→ Document
## start

William Cleveland and Robert McGill have written about encodings in detail. Some encodings work better than others. But it won’t matter what you choose if readers don’t know what the encodings represent in the first place. If they can’t decode, the time you spend designing your graphic is a waste.

Note

See Cleveland and McGill’s paper on Graphical Perception and Graphical Methods for Analyzing Data for more on how people encode shapes and colors.

You sometimes see this lack of context with graphics that are somewhere in between data art and infographic. You definitely see it a lot with data art. A label or legend can completely mess up the vibe of a piece of work, but at the least, you can include some information in a short description paragraph. It helps others appreciate your efforts.

Other times you see this in actual data graphics, which can be frustrating for readers, which is the last thing you want. Sometimes you might forget because you’re actually working with the data, so you know what everything means. Readers come to a graphic blind though without the context that you gain from analyses.

## end

→ Entries provided
## start

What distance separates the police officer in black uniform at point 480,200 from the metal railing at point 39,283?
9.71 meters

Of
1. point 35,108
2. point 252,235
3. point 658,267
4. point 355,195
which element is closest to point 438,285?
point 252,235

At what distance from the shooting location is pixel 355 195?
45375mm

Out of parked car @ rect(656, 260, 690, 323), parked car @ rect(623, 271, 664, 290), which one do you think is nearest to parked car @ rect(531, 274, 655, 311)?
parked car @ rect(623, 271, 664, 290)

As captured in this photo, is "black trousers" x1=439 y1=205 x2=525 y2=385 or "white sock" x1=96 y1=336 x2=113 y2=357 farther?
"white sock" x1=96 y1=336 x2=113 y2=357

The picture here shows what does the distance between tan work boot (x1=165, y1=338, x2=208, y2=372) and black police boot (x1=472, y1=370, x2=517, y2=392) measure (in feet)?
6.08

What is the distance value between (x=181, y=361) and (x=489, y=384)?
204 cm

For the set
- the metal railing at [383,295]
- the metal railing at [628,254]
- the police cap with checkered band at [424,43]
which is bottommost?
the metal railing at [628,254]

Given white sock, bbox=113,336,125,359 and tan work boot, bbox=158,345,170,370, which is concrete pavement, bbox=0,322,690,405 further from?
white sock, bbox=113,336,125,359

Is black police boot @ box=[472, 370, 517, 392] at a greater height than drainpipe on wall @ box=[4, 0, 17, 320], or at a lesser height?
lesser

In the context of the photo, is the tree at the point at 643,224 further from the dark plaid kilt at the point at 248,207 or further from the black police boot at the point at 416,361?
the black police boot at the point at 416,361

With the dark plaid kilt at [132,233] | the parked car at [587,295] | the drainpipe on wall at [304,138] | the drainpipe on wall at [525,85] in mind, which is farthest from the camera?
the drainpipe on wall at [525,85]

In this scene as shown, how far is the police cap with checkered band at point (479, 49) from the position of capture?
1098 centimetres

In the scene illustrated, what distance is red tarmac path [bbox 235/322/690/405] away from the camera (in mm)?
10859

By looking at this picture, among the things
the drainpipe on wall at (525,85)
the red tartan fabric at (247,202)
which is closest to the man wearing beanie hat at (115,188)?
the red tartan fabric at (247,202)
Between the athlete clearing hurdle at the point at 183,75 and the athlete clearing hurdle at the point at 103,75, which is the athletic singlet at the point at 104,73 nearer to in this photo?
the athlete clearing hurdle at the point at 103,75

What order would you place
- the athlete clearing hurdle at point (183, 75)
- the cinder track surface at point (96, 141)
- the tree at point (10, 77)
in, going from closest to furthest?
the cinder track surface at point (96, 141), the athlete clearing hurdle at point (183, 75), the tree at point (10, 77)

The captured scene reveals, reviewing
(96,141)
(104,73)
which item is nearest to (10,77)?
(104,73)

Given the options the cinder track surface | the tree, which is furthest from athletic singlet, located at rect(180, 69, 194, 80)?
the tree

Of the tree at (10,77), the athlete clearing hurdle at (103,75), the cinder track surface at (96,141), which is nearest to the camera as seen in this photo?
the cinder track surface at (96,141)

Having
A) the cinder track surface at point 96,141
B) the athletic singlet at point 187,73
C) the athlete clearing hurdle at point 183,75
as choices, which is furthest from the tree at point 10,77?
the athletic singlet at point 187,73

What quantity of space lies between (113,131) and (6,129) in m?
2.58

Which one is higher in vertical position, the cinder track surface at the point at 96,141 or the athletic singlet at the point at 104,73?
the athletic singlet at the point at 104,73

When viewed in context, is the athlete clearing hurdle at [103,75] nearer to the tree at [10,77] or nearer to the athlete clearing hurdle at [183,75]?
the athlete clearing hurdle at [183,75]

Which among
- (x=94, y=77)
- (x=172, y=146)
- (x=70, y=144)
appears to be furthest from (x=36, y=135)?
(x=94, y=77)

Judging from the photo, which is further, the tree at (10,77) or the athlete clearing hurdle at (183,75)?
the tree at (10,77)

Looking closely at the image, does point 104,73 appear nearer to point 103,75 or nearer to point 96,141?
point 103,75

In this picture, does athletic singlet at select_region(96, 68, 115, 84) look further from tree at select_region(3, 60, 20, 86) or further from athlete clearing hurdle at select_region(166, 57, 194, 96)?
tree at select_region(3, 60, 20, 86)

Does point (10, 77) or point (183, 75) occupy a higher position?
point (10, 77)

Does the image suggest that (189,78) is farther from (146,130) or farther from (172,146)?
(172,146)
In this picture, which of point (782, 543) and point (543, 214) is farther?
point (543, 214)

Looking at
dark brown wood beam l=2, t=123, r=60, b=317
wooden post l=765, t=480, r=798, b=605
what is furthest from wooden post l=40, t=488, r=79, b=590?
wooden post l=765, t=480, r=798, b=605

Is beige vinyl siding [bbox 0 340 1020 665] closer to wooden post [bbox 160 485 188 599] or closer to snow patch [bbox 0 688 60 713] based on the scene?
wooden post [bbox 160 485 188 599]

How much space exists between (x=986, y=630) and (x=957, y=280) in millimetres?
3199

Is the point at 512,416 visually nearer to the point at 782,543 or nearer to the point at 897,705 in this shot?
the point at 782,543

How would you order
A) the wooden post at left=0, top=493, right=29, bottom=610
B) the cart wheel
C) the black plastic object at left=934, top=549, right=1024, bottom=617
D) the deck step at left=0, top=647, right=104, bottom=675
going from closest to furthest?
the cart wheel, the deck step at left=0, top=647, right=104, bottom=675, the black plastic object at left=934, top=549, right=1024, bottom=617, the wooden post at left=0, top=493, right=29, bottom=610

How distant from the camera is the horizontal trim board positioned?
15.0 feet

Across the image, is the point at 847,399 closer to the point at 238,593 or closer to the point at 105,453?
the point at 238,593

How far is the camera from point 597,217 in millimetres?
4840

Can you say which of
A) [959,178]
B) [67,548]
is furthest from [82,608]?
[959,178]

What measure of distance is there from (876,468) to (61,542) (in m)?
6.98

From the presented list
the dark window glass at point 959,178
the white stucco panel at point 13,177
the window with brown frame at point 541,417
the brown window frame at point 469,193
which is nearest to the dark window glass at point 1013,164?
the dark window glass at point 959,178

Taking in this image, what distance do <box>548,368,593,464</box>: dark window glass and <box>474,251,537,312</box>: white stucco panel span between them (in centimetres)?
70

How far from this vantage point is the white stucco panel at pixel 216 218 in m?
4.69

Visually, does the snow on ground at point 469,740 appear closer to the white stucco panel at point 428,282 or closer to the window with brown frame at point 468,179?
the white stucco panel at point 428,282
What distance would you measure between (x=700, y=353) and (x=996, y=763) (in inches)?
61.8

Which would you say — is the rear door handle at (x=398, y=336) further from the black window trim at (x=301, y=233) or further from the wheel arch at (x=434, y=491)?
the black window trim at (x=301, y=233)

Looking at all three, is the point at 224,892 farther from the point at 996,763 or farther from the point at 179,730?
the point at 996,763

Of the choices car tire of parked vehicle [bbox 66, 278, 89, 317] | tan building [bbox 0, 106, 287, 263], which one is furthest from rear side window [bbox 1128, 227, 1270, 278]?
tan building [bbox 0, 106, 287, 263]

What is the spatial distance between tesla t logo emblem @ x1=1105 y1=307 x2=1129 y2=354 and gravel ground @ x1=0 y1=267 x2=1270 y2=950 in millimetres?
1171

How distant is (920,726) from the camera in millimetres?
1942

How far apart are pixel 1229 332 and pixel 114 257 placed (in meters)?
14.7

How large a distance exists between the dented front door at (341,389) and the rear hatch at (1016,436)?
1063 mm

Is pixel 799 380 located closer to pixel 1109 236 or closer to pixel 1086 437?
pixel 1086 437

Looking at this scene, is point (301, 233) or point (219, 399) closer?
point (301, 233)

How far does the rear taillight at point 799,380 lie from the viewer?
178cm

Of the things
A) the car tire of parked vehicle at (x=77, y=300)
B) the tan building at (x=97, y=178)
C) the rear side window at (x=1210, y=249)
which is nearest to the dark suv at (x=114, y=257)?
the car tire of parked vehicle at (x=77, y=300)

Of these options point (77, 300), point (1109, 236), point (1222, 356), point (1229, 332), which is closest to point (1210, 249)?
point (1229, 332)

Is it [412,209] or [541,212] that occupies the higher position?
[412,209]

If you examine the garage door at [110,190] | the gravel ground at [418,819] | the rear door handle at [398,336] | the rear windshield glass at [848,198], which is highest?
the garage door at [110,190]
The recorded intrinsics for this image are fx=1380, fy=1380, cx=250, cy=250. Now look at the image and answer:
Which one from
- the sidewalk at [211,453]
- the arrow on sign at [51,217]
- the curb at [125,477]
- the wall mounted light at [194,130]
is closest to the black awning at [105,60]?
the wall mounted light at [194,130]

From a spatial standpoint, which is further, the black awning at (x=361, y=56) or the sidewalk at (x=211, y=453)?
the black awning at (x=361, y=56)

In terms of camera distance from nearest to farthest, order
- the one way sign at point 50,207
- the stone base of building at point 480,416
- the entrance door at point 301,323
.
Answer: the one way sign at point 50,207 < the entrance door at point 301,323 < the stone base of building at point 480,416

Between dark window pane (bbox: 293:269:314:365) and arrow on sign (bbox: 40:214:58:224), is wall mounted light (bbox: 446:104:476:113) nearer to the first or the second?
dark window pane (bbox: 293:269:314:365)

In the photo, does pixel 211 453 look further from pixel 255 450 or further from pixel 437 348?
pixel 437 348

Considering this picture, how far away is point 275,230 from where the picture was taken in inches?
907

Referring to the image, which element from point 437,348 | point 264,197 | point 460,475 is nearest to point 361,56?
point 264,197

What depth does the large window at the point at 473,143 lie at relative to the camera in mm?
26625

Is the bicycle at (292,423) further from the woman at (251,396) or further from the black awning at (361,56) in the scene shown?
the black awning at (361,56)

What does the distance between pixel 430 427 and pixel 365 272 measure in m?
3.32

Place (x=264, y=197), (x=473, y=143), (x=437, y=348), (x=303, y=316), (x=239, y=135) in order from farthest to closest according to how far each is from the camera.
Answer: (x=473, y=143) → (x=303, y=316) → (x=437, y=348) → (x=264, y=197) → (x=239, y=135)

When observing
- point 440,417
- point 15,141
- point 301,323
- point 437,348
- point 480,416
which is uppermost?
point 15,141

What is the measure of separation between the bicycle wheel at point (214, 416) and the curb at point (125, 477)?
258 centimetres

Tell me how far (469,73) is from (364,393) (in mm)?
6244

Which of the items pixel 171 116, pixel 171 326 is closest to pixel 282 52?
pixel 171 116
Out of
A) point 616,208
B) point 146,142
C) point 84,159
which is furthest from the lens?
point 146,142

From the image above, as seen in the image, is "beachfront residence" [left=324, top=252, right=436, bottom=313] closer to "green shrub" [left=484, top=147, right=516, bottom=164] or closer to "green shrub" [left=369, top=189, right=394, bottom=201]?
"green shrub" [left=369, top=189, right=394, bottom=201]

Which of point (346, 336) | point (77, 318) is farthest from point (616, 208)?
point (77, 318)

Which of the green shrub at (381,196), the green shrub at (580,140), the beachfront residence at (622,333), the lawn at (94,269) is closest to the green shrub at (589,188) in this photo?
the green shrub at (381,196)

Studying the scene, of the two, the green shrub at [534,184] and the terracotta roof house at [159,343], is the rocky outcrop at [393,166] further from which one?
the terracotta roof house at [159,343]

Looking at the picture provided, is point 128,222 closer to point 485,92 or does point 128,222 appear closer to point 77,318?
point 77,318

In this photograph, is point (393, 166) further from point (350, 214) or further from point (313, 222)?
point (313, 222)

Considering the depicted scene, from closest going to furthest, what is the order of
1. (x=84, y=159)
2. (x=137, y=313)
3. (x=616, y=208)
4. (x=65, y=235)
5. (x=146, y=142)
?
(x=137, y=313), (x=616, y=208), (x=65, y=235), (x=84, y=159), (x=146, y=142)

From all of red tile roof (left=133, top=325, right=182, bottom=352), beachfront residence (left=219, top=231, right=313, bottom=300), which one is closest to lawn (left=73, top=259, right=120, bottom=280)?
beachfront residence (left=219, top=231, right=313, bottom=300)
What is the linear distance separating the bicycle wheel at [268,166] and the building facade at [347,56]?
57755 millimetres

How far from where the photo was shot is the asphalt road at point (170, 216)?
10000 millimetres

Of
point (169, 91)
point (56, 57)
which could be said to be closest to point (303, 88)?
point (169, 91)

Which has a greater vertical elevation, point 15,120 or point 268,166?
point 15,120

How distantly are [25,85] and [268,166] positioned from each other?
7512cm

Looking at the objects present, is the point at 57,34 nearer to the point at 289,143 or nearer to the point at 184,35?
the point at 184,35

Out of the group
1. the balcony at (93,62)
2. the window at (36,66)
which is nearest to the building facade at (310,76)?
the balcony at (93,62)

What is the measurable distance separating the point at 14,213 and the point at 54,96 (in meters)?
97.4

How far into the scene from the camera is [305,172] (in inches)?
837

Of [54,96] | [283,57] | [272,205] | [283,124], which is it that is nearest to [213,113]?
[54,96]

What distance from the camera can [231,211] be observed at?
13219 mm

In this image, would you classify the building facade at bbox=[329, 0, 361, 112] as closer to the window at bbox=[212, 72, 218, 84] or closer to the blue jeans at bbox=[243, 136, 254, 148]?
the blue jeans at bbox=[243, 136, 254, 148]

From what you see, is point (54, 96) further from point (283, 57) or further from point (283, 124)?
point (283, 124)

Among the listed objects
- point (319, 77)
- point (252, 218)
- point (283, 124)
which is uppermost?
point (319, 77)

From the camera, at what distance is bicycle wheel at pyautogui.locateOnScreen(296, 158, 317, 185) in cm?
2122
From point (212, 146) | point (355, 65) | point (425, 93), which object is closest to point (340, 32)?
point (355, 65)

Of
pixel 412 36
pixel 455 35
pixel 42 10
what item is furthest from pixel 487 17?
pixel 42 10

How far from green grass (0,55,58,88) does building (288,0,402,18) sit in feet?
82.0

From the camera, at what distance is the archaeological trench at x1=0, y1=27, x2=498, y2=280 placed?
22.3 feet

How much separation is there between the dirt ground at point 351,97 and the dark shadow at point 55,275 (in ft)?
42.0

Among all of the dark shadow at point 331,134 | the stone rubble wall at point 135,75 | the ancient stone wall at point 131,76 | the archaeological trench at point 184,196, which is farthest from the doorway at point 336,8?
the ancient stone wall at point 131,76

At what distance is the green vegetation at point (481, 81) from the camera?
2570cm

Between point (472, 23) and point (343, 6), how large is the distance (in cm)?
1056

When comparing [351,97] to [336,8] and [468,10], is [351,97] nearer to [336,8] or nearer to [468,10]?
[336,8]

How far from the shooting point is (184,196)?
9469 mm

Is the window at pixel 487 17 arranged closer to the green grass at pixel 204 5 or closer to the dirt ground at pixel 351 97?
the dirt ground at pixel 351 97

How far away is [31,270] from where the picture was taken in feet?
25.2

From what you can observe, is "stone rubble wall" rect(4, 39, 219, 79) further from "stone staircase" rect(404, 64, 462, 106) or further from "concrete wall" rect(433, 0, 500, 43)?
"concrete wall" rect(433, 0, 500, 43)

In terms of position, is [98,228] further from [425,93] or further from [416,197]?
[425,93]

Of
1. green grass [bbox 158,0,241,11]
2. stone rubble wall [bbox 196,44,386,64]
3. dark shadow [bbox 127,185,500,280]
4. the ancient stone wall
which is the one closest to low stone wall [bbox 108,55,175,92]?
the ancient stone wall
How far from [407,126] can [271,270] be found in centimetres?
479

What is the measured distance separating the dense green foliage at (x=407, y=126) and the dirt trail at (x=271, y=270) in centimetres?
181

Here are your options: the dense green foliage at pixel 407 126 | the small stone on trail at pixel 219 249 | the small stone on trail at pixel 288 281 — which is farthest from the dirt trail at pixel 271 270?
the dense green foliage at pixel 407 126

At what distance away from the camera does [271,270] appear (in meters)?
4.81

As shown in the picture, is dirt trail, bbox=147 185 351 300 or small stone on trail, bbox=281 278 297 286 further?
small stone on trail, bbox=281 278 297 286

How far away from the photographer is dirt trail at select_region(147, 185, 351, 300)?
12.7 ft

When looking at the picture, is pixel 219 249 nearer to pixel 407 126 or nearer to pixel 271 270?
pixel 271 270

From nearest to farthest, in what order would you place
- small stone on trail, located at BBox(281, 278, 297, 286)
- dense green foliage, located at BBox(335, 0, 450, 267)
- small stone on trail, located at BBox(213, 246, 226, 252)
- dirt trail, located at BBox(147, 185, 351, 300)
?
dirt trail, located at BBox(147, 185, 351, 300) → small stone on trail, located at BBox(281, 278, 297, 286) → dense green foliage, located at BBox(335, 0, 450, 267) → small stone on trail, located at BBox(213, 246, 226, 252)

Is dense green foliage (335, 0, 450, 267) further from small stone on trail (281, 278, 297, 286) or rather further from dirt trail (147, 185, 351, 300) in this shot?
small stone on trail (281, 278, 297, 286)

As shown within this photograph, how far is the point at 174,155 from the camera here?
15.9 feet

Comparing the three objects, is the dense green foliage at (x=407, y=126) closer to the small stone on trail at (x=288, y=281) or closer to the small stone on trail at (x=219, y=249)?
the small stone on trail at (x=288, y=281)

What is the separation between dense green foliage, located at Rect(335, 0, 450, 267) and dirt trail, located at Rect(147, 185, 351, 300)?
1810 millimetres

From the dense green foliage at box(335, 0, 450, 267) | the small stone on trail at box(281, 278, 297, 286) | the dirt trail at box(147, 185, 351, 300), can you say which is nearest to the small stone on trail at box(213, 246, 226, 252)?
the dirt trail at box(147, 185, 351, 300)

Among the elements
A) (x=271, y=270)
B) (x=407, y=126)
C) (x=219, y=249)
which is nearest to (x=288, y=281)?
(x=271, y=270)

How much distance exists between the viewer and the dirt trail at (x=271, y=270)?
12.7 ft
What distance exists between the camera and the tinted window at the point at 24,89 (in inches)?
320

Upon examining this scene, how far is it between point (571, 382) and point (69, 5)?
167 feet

## end

→ Short problem 1
Pick out each line of the records that includes the string "surface" and copy it.
→ Short problem 2
Extend the passage on labeling data graphics, picking up right after its final sentence.
The records have no connection to the passage on labeling data graphics.

→ Exercise answer 1
- the cinder track surface at point (96, 141)
the cinder track surface at point (96, 141), the athlete clearing hurdle at point (183, 75), the tree at point (10, 77)
Given the options the cinder track surface | the tree, which is furthest from athletic singlet, located at rect(180, 69, 194, 80)?
Of the tree at (10,77), the athlete clearing hurdle at (103,75), the cinder track surface at (96,141), which is nearest to the camera as seen in this photo?
the cinder track surface at (96,141)
A) the cinder track surface at point 96,141
Which one is higher in vertical position, the cinder track surface at the point at 96,141 or the athletic singlet at the point at 104,73?

→ Exercise answer 2
So how can you make sure readers can decode your encodings? Explain what they mean with labels, legends, and keys. Which one you choose can vary depending on the situation. For example, take a look at the world map in Figure 1-9 that shows usage of Firefox by country.

Figure 1-9: Firefox usage worldwide by country

You can see different shades of blue for different countries, but what do they mean? Does dark blue mean more or less usage? If dark blue means high usage, what qualifies as high usage? As-is, this map is pretty useless to us. But if you provide the legend in Figure 1-10, it clears things up. The color legend also serves double time as a histogram showing the distribution of usage by number of users.

Figure 1-10: Legend for Firefox usage map

You can also directly label shapes and objects in your graphic if you have enough space and not too many categories, as shown in Figure 1-11. This is a graph that shows the number of nominations an actor had before winning an Oscar for best actor.

Figure 1-11: Directly labeled objects

A theory floated around the web that actors who had the most nominations among their cohorts in a given year generally won the statue. As labeled, dark orange shows actors who did have the most nominations, whereas light orange shows actors who did not.

As you can see, plenty of options are available to you. They’re easy to use, but these small details can make a huge difference on how your graphic reads.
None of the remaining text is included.